Reflecting on the decision in a 2009 retrospective article, an Australian Volvo executive put the move as such: “The decision to release the three-point seat belt patent was visionary and in line with Volvo’s guiding principle of safety. It’s why we like to say there’s a little bit of Volvo in every car.”
In a world where patents are often used as expensive weapons, Volvo’s decision is refreshing.
But, more importantly than that, it’s life-saving.
The seat belt is an important innovation that highlights the value of creating consistent standards for the common good. Sure, there have been plenty of different seat belt designs over the years—you’d be hard-pressed to find a button-press mechanism along the lines of the ones used on Chrome Industries bags in a modern-day vehicle—but for the most part, the ideas that drove Nils Bohlin survive to this day.

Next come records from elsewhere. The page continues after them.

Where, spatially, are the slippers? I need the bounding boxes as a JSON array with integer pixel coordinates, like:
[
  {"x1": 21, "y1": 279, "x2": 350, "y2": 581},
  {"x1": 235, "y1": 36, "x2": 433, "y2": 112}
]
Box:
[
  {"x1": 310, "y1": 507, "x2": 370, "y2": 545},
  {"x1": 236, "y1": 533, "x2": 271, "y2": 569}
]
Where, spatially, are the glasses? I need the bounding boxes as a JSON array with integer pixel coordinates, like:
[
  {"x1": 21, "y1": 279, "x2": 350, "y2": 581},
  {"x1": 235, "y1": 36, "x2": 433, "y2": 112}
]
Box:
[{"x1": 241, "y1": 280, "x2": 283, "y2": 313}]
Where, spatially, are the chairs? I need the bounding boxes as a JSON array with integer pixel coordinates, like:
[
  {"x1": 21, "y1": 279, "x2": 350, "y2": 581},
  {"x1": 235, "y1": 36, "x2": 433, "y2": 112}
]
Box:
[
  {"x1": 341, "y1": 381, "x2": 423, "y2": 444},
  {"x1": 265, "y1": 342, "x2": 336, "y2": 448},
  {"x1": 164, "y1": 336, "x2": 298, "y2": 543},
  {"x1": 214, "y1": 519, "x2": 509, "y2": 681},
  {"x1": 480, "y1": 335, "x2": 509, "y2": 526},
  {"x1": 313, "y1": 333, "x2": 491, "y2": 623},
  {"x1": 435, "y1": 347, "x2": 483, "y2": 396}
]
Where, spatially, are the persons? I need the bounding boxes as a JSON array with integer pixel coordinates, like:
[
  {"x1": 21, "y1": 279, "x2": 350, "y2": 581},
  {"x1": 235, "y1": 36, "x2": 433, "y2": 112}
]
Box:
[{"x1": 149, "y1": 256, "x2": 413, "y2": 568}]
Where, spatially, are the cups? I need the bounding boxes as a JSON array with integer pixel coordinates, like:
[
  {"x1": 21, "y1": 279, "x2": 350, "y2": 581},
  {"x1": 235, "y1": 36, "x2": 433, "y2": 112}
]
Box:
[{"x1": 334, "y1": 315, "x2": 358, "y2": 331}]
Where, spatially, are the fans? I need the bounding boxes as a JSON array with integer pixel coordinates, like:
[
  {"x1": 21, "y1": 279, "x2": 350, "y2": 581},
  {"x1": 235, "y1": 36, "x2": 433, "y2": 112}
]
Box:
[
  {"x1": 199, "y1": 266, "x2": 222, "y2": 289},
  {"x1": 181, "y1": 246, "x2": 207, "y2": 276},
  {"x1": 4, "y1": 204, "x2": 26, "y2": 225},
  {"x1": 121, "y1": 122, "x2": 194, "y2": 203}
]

Of course, there’s always room for innovation. A few years ago, Ford raised some eyebrows in the world of automotive news when a seat belt patent of theirs surfaced. The patent, for a heated seat belt, extends a more recent trend among vehicle makers to add temperature control to seating from the person’s backside to the person’s front side.
The patent is lengthy, discussing the process of adding a heating mechanism to the webbing of a seat belt strap. But some were skeptical, such as CarBuzz’s John Tallodi, who noted the obvious technical problems of such a solution.
“Now there may be some merit in this system, but being wrapped up in electricity should you be involved in an accident just doesn’t seem like a very good idea,” he wrote. “They also don’t mention what would happen if the seat belt frayed over time or if you were to accidentally spill some liquid on it while strapped in.”
Something tells me that if they pull this off, though, they won’t be sharing this patent with their competitors.